顧惜晨は吟風に会い、一緒に来てほしいと願った。しかし、仙識を開いた吟風は過去を忘れるように告げ、天書第一巻の仙術を与えて彼女と別れた。
無尽海で青衣が冥氷獄に閉じ込められ、仮省を強いられていると聞いた張殷殷は憤慨し、零を通して無掌門に戦いを挑んだ。勝てば青衣を連れて無尽海を出るという条件で。
無掌門は張殷殷の挑戦を受け入れた。彼女の仲間が無尽海に侵入し、騒ぎを起こしていたため、彼らを島に残す口実にしたかったのだ。張殷殷は剣を抜いて無掌門の仮面を割ろうとしたが、軽くあしらわれ、冥氷獄に落とされた。
冥氷獄で、張殷殷は青衣が紀若塵らしき人形に話しかけているのを見つけた。青衣は張殷殷を見て喜び、人形に「キスして」と言った。紀若塵が人形にされていることに怒った張殷殷は青衣と喧嘩を始めた。青衣はなぜ自分が紀若塵と親しくしてはいけないのか理解できなかった。
二人の喧嘩は、無掌門の前に連れて行かれることで終わった。青衣はなぜ紀若塵は一人だけのものなのかと無掌門に訴えた。零でさえ張殷殷の味方につき、紀若塵は張殷殷の恋人だと説明した。周りの者が張殷殷に感化されているのを見た無掌門は、彼女を無尽海から出すことにした。
紀若塵は張殷殷を迎えに行く準備をしていた。
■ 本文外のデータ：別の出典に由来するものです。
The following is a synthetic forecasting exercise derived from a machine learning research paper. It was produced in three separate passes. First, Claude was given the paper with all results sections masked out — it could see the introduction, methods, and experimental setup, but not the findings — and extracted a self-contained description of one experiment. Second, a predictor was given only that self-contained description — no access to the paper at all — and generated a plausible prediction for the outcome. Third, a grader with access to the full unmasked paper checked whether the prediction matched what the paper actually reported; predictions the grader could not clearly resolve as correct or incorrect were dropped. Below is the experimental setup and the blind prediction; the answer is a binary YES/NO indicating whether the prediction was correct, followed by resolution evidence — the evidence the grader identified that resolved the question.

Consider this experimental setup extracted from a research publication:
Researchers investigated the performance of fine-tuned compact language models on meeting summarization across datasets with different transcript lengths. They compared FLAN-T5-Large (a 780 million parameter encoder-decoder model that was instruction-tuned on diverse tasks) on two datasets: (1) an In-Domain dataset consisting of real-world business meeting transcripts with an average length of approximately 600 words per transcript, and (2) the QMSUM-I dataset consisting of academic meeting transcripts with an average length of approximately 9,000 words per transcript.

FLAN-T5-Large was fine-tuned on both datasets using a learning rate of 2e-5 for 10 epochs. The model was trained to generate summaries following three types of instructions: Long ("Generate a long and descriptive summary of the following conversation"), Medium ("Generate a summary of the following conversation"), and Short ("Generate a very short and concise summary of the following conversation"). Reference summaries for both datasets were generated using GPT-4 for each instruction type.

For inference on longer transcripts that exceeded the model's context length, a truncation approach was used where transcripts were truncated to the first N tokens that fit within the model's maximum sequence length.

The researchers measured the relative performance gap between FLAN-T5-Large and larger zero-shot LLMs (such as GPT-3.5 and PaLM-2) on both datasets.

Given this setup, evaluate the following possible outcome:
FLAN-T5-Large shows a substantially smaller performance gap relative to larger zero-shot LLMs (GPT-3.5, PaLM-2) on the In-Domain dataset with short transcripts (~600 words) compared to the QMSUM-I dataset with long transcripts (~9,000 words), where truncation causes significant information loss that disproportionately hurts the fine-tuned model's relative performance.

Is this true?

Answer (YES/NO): YES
紫微師尊に別れを告げると、神州気運図が近いことを教えられた。紀若塵は花娘から受け取ったものがそれだと気づき、自分が谪仙の身代わりであることを告白し、謝罪した。紫微はそれを承知しており、西玄の危機を救うために残るよう頼んだ。
第11話の感想
第11話は、登場人物たちの複雑な感情とそれぞれの思惑が交錯する、波乱に満ちた展開でした。特に印象的なのは、張殷殷の真っ直ぐな愛情と、青衣の歪んだ愛情の対比です。紀若塵への一途な想いを抱く張殷殷は、青衣の紀若塵人形への執著に怒りを露わにします。青衣は孤独な環境で育ったがゆえに、愛情表現が未熟で、それが張殷殷との衝突に繋がってしまうのが切ないです。
また、吟風と顧惜晨の別れも胸を締め付けられます。仙識を開いた吟風は、顧惜晨への情を断ち切り、過去を忘れるよう告げます。彼の冷たい態度は、仙道に進むための決意の表れなのでしょうが、顧惜晨にとっては受け入れがたいものでしょう。二人の間にあった温かい思い出が、より一層悲劇性を際立たせています。